I am trying to do a linear regression which takes some physical measurements and then predicts various Physical values. One of these Physical values is a complex number, so I am trying to split it into two and predict the magnitude and phase seperately.
I need to constrain the magnitude to between 0 and 1. In my case the only possible values of magnitude are between zero and one. Allowing the network to predict values out of this range unlocks a range of degenerate solutions and as such the network gets nowhere near true predictions.
To constrain this I have applied a sigmoid activation function to the output for the magnitude. This sometimes works. However, the true values for the magnitude are quite near zero (order 10^{-4}, which means they are near the tail of the sigmoid. This sometimes leads to the loss and gradients becoming NaN after 100 or so epochs. Is there a better approach to predicting complex numbers, or constraining outputs of regression problems?
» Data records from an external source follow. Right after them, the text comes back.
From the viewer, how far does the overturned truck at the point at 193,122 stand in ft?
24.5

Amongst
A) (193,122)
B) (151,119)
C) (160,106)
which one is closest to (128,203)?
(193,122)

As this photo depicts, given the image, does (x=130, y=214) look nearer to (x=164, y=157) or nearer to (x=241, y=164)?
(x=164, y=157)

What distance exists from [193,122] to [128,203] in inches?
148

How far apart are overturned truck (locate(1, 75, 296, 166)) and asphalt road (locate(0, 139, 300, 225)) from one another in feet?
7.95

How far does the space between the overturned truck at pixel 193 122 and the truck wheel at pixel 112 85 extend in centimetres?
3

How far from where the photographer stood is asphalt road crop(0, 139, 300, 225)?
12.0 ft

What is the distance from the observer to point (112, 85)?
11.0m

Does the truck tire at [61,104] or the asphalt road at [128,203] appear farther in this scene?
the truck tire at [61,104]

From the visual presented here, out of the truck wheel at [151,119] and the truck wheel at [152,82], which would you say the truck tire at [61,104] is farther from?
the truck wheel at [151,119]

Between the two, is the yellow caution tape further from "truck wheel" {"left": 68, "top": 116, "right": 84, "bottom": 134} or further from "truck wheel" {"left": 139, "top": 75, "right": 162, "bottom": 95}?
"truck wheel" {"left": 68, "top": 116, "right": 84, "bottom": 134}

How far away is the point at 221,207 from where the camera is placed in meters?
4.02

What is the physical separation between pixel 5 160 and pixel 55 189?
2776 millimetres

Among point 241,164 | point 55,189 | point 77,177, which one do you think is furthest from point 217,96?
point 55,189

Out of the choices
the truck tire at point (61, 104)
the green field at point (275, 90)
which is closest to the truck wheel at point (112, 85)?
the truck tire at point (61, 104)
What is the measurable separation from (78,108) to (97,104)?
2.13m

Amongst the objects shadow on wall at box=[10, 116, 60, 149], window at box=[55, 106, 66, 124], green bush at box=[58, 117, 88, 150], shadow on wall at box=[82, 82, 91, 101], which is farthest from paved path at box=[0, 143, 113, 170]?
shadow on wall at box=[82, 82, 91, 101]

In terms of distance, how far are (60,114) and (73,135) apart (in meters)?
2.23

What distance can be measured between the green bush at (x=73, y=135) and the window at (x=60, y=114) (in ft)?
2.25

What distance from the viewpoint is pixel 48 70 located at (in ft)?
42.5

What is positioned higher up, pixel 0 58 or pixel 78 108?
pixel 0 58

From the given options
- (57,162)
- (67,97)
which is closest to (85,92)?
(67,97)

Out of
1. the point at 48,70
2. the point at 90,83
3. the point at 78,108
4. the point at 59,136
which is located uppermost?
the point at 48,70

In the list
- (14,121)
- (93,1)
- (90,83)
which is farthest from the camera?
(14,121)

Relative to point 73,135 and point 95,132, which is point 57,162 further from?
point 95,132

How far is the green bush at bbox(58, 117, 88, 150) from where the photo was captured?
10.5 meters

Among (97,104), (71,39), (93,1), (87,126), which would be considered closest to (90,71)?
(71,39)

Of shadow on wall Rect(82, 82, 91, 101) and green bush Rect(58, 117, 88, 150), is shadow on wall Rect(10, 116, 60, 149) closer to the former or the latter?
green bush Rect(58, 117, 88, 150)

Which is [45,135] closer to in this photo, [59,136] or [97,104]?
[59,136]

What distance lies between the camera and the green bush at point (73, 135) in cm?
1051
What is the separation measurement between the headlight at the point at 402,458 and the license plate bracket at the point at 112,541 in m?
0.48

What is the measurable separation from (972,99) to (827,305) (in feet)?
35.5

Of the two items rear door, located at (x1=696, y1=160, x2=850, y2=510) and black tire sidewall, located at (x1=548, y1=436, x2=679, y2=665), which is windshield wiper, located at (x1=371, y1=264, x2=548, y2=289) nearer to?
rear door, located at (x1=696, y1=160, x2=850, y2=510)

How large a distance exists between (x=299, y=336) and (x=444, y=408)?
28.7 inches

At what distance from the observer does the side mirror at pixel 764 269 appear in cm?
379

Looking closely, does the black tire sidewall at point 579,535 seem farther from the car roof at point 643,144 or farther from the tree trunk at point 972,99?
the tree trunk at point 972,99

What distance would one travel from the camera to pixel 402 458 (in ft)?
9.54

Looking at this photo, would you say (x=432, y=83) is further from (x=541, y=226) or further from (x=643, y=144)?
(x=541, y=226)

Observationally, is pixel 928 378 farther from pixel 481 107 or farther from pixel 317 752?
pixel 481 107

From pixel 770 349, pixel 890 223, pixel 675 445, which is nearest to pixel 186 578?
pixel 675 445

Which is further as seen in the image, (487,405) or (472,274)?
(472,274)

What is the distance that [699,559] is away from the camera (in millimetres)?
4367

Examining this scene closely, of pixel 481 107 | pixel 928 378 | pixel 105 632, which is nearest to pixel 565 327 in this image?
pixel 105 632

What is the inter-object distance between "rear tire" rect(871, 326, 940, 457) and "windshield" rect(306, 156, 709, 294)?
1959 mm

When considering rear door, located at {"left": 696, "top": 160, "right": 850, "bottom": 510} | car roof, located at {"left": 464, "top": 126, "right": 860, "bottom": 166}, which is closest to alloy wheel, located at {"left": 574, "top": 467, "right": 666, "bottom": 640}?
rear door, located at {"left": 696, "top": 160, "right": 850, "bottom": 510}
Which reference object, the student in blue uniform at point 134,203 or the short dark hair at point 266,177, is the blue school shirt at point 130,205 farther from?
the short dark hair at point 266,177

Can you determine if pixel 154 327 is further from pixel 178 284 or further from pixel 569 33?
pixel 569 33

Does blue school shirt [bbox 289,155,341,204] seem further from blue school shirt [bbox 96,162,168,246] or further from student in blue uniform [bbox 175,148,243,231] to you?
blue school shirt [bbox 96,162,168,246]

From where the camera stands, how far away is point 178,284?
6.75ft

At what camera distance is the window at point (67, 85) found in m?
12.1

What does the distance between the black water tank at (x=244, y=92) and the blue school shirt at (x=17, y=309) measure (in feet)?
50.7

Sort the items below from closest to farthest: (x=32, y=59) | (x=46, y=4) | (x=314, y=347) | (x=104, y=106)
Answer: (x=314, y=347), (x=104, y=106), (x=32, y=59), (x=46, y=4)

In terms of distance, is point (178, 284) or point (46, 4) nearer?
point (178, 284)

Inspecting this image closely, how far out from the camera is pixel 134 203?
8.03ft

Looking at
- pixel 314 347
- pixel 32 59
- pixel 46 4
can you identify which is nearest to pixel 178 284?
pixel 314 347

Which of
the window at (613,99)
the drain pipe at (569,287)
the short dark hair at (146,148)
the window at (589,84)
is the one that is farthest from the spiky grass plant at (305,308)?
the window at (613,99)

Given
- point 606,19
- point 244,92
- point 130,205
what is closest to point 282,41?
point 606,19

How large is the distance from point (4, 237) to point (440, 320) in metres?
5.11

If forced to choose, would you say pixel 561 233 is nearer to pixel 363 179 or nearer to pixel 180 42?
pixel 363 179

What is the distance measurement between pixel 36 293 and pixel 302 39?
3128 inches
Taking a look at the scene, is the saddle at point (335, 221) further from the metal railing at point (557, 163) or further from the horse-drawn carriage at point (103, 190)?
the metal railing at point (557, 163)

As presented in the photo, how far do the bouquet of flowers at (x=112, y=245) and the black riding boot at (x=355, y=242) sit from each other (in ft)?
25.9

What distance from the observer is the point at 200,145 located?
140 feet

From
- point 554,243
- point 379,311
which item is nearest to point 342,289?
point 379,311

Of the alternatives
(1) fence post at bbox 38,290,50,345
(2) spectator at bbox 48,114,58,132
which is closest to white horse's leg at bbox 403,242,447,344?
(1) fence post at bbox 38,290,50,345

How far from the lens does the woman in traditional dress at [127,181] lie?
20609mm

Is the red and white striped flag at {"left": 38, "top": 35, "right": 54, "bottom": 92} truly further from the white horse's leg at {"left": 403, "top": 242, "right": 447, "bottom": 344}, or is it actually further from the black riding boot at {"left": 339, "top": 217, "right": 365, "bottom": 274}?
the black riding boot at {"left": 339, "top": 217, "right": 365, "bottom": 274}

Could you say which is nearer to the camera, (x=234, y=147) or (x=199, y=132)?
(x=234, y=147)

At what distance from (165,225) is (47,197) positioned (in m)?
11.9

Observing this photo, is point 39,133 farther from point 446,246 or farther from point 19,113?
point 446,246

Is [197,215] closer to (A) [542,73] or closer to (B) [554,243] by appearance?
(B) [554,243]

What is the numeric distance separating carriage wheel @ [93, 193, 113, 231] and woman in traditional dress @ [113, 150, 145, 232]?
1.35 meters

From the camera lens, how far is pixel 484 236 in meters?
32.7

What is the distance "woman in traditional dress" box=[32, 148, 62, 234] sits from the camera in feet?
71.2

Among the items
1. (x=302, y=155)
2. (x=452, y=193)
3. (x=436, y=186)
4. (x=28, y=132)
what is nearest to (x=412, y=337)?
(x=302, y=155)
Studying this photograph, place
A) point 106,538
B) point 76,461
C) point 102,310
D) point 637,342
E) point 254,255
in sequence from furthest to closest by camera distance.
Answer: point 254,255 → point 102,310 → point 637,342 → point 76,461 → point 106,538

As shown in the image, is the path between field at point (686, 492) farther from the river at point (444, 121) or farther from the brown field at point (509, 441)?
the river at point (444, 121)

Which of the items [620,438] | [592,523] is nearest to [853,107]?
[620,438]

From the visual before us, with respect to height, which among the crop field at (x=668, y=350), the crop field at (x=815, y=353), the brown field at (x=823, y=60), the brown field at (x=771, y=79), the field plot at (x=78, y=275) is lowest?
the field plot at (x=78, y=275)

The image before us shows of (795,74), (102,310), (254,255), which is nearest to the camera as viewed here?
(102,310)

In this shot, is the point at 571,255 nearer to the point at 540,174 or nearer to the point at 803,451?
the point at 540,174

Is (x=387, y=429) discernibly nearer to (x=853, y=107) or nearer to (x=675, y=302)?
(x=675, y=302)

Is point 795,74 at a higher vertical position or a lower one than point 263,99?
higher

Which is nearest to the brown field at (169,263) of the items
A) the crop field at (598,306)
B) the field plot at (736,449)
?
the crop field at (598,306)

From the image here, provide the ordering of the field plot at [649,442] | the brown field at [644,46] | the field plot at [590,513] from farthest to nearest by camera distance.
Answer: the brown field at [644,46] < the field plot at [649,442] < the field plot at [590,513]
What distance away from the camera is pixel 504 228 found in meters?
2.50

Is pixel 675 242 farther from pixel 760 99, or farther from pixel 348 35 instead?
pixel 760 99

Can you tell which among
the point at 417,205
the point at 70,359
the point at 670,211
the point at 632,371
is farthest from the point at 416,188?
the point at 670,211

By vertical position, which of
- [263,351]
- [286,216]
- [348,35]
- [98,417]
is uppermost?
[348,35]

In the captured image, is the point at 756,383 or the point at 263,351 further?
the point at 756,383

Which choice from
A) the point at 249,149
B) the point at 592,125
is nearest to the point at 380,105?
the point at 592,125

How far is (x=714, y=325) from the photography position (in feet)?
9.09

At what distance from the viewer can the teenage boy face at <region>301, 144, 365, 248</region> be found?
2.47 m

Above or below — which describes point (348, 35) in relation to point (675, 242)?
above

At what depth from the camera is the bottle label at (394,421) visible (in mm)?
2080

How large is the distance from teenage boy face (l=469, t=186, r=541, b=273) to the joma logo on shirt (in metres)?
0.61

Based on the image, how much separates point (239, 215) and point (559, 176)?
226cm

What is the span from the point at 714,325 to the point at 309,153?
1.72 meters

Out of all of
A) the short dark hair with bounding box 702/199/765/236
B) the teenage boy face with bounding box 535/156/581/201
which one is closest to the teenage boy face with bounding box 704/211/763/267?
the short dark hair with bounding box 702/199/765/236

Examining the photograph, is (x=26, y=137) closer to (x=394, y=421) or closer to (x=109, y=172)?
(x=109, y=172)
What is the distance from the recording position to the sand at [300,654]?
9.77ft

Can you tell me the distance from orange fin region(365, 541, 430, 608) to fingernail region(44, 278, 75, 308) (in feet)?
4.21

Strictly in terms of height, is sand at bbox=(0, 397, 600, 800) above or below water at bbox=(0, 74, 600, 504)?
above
I have tried lowering the learning rate, increasing batch size, and used various different archetectures but have had no luck. I have also tried solving the problem without constraining the output neuron with the sigmoid function but this makes the problem so degenerate that the network cannot get close to the correct solution. I have also tried transforming the magnitude to be larger (ie close to 0.5) and then transforming it back later.
For context, my loss function is
$$L = \frac{1}{n} \sum^n_i (f_{true} - f(a_{pred}, b_{pred}, |c_{pred}|, c_{pred}^{\phi})^2$$
where $f_{true})$ is something that we know, $a$ and $b$ are things that we are trying to predict and $c$ is the complex number that we are trying to predict.